Iran said on Tuesday it has new evidence linked with national security charges against US-Iranian Haleh Esfandiari, and it is continuing to probe into the detained scholar's case.
"Some new evidence has been found and the inspector is examining it. As it is a new investigation it should go on," judiciary spokesman Alireza Jamshidi told reporters.
"This evidence is linked with the previously mentioned charges of acting against internal security."
Prosecutors have accused Esfandiari, who has been behind bars since May, and two other detained US-Iranians of espionage and acting against national security.
Esfandiari, 67, heads the Middle East programme at the Washington-based Woodrow Wilson International Center for Scholars. She was arrested after returning to Iran late last year to visit her ailing 93-year-old mother.

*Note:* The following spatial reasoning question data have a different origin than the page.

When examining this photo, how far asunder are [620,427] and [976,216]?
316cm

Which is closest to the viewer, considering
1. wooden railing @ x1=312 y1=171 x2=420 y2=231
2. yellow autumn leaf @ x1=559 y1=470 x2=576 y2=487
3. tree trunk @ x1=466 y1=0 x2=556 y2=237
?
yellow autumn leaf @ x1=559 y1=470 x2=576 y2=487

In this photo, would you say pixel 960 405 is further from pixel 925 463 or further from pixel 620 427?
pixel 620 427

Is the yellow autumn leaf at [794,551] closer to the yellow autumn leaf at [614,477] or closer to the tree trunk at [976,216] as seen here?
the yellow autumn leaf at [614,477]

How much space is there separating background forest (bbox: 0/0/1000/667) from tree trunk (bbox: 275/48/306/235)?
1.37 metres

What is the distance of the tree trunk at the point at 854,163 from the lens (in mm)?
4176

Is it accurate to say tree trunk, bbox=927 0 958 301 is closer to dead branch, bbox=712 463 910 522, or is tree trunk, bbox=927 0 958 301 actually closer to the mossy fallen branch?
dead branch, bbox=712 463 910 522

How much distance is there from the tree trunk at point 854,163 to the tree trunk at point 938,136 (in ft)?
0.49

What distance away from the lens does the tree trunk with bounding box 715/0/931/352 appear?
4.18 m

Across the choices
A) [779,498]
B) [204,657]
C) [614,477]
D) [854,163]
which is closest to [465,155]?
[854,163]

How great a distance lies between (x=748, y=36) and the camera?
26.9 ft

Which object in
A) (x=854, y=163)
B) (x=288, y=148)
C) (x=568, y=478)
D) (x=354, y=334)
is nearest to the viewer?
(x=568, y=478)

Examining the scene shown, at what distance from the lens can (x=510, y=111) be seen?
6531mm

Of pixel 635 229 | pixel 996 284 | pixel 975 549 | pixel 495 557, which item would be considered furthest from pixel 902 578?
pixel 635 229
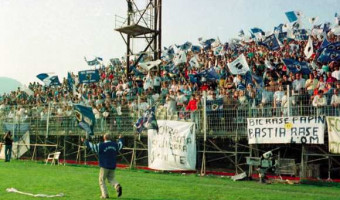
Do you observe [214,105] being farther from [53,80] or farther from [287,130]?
[53,80]

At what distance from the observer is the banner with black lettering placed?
15.9 m

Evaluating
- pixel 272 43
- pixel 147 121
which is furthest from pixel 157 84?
pixel 272 43

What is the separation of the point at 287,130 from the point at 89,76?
14.4 m

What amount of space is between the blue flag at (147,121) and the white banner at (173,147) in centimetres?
25

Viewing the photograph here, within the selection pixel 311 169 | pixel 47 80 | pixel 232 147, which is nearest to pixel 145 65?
pixel 47 80

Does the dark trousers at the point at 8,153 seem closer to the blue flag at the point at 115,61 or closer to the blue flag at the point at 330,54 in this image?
the blue flag at the point at 115,61

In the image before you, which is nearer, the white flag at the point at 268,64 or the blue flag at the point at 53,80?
the white flag at the point at 268,64

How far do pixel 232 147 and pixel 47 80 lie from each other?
55.9ft

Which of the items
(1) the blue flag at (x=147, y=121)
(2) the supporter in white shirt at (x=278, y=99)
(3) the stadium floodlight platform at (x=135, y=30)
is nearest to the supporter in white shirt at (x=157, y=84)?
(3) the stadium floodlight platform at (x=135, y=30)

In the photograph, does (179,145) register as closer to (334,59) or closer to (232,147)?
(232,147)

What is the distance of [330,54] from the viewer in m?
21.2

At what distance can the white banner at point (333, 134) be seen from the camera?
50.8ft

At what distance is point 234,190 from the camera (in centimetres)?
1391

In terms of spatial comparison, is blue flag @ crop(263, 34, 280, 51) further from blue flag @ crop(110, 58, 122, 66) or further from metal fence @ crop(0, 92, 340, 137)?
blue flag @ crop(110, 58, 122, 66)
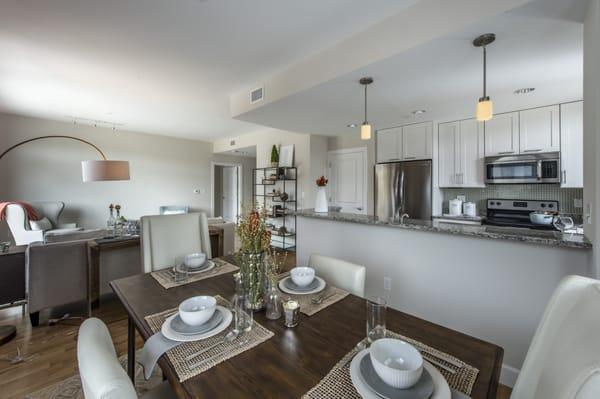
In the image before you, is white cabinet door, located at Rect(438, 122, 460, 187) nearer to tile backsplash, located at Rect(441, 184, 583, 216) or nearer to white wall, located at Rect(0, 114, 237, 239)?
tile backsplash, located at Rect(441, 184, 583, 216)

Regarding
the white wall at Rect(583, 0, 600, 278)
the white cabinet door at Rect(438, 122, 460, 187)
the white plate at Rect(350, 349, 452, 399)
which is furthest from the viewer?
the white cabinet door at Rect(438, 122, 460, 187)

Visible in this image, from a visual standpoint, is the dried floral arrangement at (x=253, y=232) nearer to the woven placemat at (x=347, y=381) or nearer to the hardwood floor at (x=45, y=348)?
the woven placemat at (x=347, y=381)

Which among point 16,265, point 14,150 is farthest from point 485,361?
point 14,150

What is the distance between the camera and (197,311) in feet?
3.40

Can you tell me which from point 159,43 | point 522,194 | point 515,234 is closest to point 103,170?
point 159,43

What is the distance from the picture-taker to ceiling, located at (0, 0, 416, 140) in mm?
1802

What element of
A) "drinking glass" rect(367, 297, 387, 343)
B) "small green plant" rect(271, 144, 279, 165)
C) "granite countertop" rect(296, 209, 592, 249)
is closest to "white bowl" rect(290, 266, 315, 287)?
"drinking glass" rect(367, 297, 387, 343)

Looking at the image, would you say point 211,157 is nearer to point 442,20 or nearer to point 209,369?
point 442,20

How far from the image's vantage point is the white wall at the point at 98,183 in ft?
15.4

Iranian Nobel peace laureate Shirin Ebadi, who was appointed Esfandiari's lawyer by her family, has complained she had been denied access to her client and that the judiciary refused her request to release the scholar on bail.
A fourth US-Iranian, journalist Parnaz Azima, has been accused of similar charges and is unable to leave the Islamic republic after having had her passport confiscated. But she is not being held in jail.
The United States has repeatedly demanded that Iran release all the US-Iranian detainees but Tehran -- which does not recognise dual nationality -- has bluntly told Washington the affair is none of its business.